Let's have a graph evaluated by integers, a number $N$, a stating node $S$ and a goal node $G$. The graph is a square mesh and all edges are oriented rightwards or downwards. Find a path form $S$ to $G$ which has a cost divisible by $N$. It doesn't have to be the shortest one. If more such paths exist, any can be taken as the result.
I'd like to know a polynomial algorithm which depends on the graph depth but not much on $N$ because $N$ can be really big.
My attempt:
It is enough to calculate only in $\Bbb{Z}_N$ while the result cost must be zero. Well, this helps a bit but it helps only a little if $N$ is big.
Scanning all possible paths from $S$ to $G$ is $O\bigl(2^d\bigr)$ hard where $d$ is the depth of goal.

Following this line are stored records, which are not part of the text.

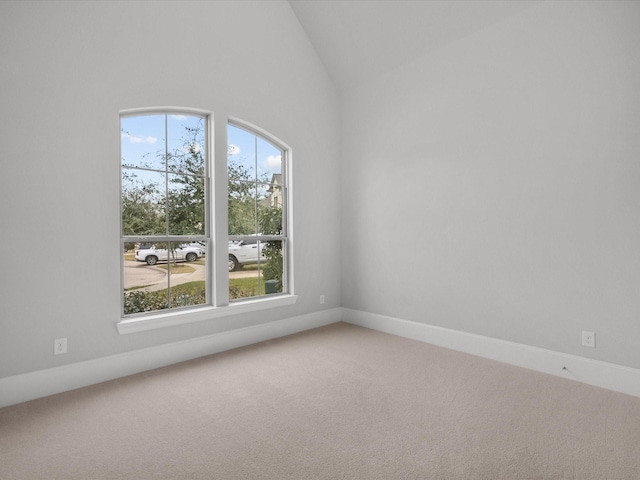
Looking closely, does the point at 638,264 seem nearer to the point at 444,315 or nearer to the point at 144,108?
the point at 444,315

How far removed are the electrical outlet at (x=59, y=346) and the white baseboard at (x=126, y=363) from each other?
120 mm

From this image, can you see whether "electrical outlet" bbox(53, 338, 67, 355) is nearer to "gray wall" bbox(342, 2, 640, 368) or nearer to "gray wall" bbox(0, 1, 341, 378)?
"gray wall" bbox(0, 1, 341, 378)

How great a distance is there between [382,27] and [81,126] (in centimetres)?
312

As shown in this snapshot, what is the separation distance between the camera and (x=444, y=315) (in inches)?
150

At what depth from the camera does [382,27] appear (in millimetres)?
3938

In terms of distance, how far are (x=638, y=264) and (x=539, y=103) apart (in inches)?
59.0

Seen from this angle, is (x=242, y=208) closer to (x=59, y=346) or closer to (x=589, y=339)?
(x=59, y=346)

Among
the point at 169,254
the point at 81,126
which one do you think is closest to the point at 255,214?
the point at 169,254

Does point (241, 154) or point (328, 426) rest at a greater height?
point (241, 154)

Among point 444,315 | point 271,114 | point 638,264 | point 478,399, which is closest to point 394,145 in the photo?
point 271,114

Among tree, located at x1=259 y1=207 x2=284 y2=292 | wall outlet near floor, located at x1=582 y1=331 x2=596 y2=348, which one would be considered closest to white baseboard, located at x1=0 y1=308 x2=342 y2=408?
tree, located at x1=259 y1=207 x2=284 y2=292

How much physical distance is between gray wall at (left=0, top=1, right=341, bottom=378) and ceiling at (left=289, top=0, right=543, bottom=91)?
88cm

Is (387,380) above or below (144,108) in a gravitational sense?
below

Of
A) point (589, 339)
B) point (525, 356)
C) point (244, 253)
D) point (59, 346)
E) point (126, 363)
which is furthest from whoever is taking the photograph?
point (244, 253)
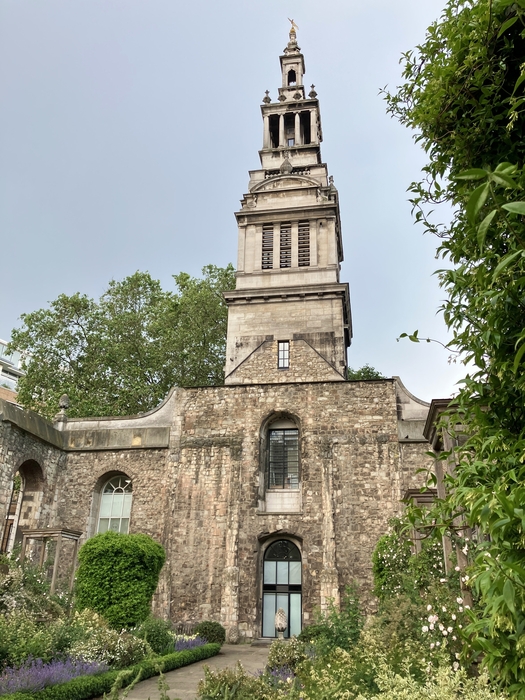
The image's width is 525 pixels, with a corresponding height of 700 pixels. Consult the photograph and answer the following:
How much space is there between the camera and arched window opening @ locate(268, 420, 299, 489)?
58.7 feet

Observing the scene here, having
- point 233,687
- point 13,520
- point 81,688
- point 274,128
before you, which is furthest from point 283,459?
point 13,520

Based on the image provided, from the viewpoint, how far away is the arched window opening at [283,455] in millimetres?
17906

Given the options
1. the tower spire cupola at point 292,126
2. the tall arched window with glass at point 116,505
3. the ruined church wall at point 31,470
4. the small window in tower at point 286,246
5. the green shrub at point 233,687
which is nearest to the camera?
the green shrub at point 233,687

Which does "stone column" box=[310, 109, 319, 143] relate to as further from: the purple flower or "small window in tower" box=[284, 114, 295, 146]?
the purple flower

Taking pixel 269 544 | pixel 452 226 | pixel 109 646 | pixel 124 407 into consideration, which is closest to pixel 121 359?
pixel 124 407

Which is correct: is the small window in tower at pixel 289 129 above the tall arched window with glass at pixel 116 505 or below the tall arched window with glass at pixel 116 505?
above

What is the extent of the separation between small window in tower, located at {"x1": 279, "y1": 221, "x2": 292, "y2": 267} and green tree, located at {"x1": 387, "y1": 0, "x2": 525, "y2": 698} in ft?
59.7

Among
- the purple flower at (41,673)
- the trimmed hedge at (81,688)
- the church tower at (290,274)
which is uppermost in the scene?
the church tower at (290,274)

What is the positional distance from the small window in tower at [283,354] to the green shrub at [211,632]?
28.6 feet

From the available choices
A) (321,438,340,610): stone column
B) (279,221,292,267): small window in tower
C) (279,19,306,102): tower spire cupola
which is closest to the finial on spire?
(279,19,306,102): tower spire cupola

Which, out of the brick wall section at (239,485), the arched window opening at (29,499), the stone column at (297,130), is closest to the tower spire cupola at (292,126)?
the stone column at (297,130)

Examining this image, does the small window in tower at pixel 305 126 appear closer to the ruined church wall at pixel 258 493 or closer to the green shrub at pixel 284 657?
the ruined church wall at pixel 258 493

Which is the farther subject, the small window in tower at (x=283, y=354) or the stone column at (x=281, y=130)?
the stone column at (x=281, y=130)

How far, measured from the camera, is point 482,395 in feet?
11.2
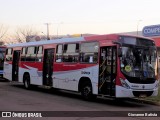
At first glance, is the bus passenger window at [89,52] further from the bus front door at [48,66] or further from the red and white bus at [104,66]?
the bus front door at [48,66]

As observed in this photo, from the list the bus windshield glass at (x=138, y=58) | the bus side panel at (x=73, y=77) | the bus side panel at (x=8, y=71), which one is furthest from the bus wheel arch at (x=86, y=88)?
the bus side panel at (x=8, y=71)

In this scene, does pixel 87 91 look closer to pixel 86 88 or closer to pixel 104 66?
pixel 86 88

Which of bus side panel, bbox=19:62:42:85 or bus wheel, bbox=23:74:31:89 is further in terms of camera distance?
bus wheel, bbox=23:74:31:89

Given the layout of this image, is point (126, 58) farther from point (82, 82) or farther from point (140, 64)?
point (82, 82)

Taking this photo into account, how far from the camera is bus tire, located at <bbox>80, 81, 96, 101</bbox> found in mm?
16344

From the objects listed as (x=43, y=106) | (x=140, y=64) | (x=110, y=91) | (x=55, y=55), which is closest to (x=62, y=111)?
(x=43, y=106)

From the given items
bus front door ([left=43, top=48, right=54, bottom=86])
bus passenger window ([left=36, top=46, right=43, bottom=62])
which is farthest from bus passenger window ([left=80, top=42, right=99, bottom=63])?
bus passenger window ([left=36, top=46, right=43, bottom=62])

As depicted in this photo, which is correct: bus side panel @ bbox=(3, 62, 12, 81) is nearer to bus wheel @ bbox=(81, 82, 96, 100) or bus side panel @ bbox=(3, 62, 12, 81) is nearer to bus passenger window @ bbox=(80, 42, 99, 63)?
bus passenger window @ bbox=(80, 42, 99, 63)

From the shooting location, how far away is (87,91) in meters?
16.5

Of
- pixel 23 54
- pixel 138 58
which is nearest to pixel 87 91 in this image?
pixel 138 58

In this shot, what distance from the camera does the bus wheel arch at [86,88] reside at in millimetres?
16359

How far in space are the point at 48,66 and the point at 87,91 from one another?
456 cm

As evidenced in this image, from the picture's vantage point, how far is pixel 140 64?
1515cm

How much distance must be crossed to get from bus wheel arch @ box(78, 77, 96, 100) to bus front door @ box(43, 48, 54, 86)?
10.2ft
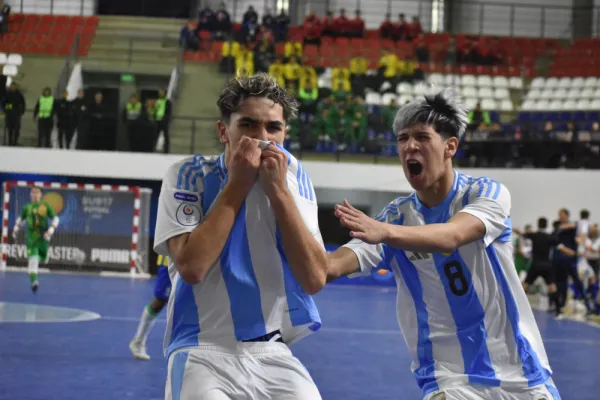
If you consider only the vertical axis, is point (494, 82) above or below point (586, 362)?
above

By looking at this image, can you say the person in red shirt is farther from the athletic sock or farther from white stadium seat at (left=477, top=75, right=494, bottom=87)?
the athletic sock

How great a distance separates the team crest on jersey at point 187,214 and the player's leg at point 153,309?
671cm

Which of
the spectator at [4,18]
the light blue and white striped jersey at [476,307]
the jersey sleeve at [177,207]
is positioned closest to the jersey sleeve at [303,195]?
the jersey sleeve at [177,207]

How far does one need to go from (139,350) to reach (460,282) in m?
7.03

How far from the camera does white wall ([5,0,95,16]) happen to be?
3137 centimetres

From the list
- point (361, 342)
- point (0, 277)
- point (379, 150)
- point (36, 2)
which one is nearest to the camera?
point (361, 342)

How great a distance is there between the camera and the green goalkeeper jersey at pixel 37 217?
1759cm

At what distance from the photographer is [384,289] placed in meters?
25.0

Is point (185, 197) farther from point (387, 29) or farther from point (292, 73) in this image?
point (387, 29)

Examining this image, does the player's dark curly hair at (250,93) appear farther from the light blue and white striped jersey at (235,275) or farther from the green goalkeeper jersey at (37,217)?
the green goalkeeper jersey at (37,217)

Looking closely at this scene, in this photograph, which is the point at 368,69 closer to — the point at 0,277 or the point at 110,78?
the point at 110,78

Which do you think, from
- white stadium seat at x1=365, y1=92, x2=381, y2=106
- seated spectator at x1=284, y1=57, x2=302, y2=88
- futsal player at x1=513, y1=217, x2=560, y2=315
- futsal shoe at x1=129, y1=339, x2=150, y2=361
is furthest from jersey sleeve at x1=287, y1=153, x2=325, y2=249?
white stadium seat at x1=365, y1=92, x2=381, y2=106

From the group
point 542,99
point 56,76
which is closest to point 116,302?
point 56,76

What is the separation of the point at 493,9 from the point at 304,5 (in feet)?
21.8
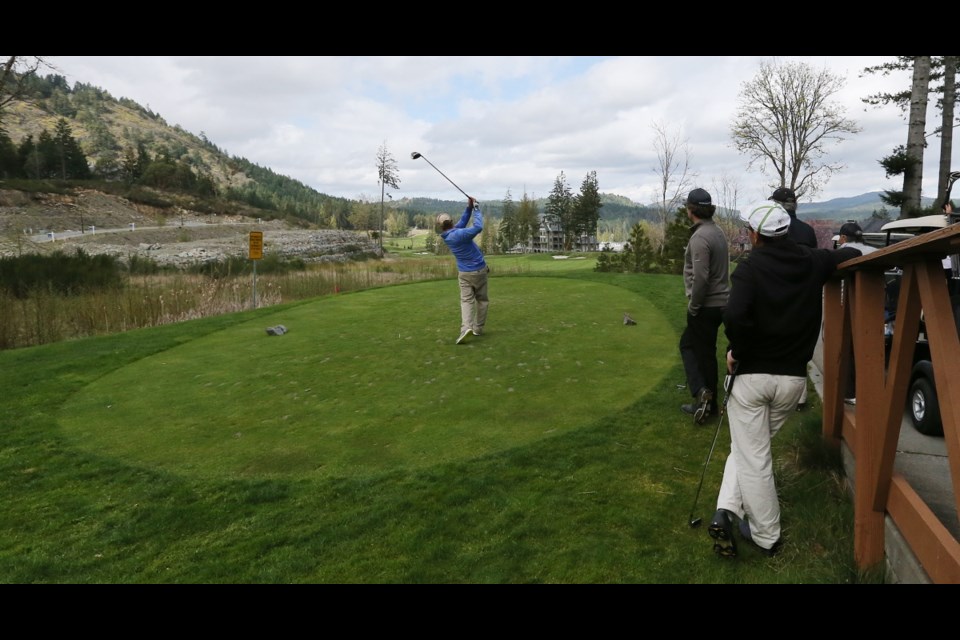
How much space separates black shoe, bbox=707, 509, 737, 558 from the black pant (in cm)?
215

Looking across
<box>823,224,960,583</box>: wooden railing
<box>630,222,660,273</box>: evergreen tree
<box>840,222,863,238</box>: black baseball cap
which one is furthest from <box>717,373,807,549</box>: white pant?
<box>630,222,660,273</box>: evergreen tree

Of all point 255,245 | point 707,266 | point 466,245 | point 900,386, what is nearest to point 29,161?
point 255,245

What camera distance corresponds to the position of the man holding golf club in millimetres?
2938

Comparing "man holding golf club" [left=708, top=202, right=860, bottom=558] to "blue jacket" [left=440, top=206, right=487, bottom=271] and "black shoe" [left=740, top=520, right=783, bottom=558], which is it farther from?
"blue jacket" [left=440, top=206, right=487, bottom=271]

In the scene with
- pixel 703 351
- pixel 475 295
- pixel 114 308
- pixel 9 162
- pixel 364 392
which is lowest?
pixel 364 392

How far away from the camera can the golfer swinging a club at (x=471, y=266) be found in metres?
7.94

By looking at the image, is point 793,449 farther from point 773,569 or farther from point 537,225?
point 537,225

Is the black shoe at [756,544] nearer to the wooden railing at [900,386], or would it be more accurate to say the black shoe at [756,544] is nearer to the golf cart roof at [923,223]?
the wooden railing at [900,386]

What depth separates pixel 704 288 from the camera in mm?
5000

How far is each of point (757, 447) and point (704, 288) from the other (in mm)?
2224

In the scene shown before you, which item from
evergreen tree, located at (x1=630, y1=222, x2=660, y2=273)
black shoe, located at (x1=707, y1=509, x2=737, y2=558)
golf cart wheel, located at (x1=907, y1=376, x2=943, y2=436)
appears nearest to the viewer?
black shoe, located at (x1=707, y1=509, x2=737, y2=558)

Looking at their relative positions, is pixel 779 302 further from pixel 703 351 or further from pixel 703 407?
pixel 703 351
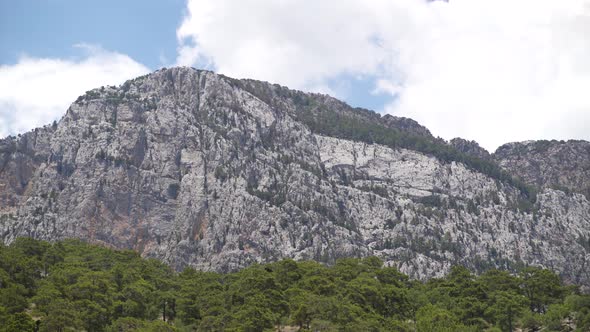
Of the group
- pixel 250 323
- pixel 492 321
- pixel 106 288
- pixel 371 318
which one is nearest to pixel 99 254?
pixel 106 288

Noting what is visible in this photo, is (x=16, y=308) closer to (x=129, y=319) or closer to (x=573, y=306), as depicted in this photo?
(x=129, y=319)

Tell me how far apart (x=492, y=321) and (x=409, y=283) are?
35244mm

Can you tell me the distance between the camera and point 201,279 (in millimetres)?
121500

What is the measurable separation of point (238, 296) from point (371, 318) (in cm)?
2290

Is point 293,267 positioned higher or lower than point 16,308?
higher

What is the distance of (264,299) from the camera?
318ft

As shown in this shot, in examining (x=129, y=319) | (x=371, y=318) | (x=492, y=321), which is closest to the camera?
(x=129, y=319)

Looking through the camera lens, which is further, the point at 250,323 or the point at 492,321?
the point at 492,321

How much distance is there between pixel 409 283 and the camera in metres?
140

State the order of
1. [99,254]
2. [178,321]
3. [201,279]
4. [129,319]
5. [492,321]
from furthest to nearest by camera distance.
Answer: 1. [99,254]
2. [201,279]
3. [492,321]
4. [178,321]
5. [129,319]

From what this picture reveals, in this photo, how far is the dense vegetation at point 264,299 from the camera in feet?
286

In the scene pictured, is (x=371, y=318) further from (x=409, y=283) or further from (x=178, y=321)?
(x=409, y=283)

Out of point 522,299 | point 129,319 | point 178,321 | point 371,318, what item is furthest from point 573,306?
point 129,319

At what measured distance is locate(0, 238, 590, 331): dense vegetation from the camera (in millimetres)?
87213
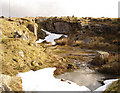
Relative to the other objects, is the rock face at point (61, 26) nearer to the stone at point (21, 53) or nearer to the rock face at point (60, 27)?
the rock face at point (60, 27)

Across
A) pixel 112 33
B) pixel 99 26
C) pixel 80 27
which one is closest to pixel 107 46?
pixel 112 33

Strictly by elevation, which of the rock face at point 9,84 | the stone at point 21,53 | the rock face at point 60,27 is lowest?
the rock face at point 9,84

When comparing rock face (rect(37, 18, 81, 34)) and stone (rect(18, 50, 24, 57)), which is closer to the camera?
stone (rect(18, 50, 24, 57))

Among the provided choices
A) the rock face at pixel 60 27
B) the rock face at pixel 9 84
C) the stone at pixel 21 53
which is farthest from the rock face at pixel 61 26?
the rock face at pixel 9 84

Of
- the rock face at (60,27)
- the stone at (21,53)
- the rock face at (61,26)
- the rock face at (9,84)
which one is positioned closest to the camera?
the rock face at (9,84)

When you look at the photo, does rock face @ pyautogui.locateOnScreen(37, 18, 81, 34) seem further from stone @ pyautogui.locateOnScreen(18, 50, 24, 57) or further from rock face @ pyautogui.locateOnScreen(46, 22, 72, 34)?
stone @ pyautogui.locateOnScreen(18, 50, 24, 57)

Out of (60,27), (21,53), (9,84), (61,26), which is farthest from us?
(60,27)

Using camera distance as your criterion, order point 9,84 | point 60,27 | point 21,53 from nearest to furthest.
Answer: point 9,84, point 21,53, point 60,27

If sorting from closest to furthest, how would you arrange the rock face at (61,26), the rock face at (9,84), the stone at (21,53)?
the rock face at (9,84) < the stone at (21,53) < the rock face at (61,26)

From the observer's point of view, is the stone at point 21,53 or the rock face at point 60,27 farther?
the rock face at point 60,27

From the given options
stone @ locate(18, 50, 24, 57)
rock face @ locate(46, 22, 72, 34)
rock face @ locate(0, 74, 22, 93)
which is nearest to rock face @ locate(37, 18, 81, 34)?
rock face @ locate(46, 22, 72, 34)

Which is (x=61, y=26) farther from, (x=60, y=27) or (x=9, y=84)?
(x=9, y=84)

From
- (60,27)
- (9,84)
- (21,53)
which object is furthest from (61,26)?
(9,84)

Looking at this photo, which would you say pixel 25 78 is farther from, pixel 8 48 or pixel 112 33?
pixel 112 33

My idea is dividing the graph into two parts, nodes closer to $S$ and nodes closer to $G$. Then I can search the graph from $S$ to the border and from $G$ to the border and compare the residuums. This is $O\bigl(2^{\frac{d}2}\bigr)$ hard.
You can use dynamic programming for this. Algorithm:
1) find topological sorting of your nodes. Let's denote the sorted nodes as $v_0, v_1, ..., v_{n-1}$. Note that $S = v_0$ and $G = v_n$.
2) create a boolean DP table with two dimension: first dimension size $n$ and second dimension of size $N$. Initialize all values of the table to "false". Initialize DP[0][0] to "true". $$\text{DP-entry: DP[i][j] == "true" } \iff \text{there is a path from } v_0 \text{ to } v_i \text{ with cost } c \text{ such that } c =_N j $$
3) traverse the table in the following way:
for i from 0 to n-1 do: for j from 0 to N-1 do: if(DP[i][j]) do: for every neighbour k of i: DP[k][j+cost(i, k)] = true;4) check whether DP[n][0] = true. If yes you can use backtracking to find a valid path.